**** Dataset records

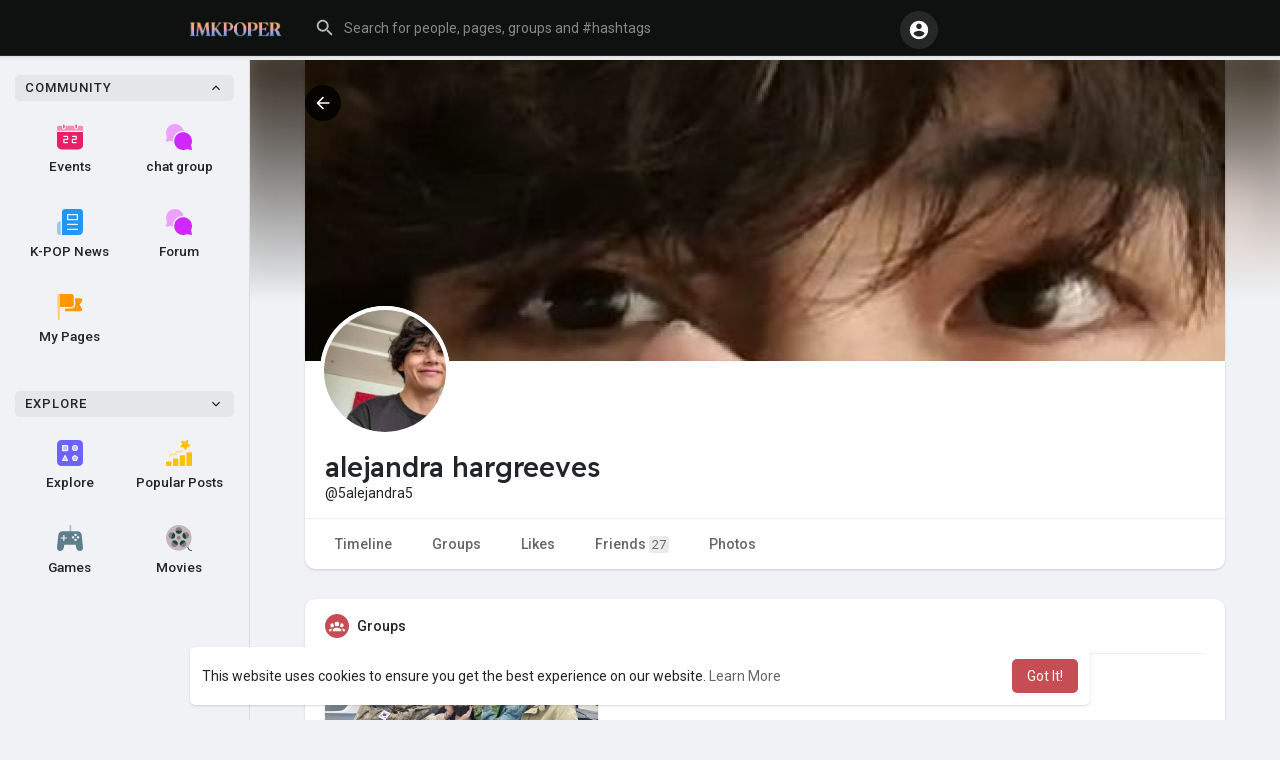

--- FILE ---
content_type: text/html; charset=utf-8
request_url: https://www.google.com/recaptcha/api2/aframe
body_size: -83
content:
<!DOCTYPE HTML><html><head><meta http-equiv="content-type" content="text/html; charset=UTF-8"></head><body><script nonce="BXYjjo2MVQbPXsCmNKaZFg">/** Anti-fraud and anti-abuse applications only. See google.com/recaptcha */ try{var clients={'sodar':'https://pagead2.googlesyndication.com/pagead/sodar?'};window.addEventListener("message",function(a){try{if(a.source===window.parent){var b=JSON.parse(a.data);var c=clients[b['id']];if(c){var d=document.createElement('img');d.src=c+b['params']+'&rc='+(localStorage.getItem("rc::a")?sessionStorage.getItem("rc::b"):"");window.document.body.appendChild(d);sessionStorage.setItem("rc::e",parseInt(sessionStorage.getItem("rc::e")||0)+1);localStorage.setItem("rc::h",'1769798863996');}}}catch(b){}});window.parent.postMessage("_grecaptcha_ready", "*");}catch(b){}</script></body></html>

********

▶ _Exercise brief_
Pick out each line above that includes "text" and show it.

▶ _Response box_
content_type: text/html; charset=utf-8
<!DOCTYPE HTML><html><head><meta http-equiv="content-type" content="text/html; charset=UTF-8"></head><body><script nonce="BXYjjo2MVQbPXsCmNKaZFg">/** Anti-fraud and anti-abuse applications only. See google.com/recaptcha */ try{var clients={'sodar':'https://pagead2.googlesyndication.com/pagead/sodar?'};window.addEventListener("message",function(a){try{if(a.source===window.parent){var b=JSON.parse(a.data);var c=clients[b['id']];if(c){var d=document.createElement('img');d.src=c+b['params']+'&rc='+(localStorage.getItem("rc::a")?sessionStorage.getItem("rc::b"):"");window.document.body.appendChild(d);sessionStorage.setItem("rc::e",parseInt(sessionStorage.getItem("rc::e")||0)+1);localStorage.setItem("rc::h",'1769798863996');}}}catch(b){}});window.parent.postMessage("_grecaptcha_ready", "*");}catch(b){}</script></body></html>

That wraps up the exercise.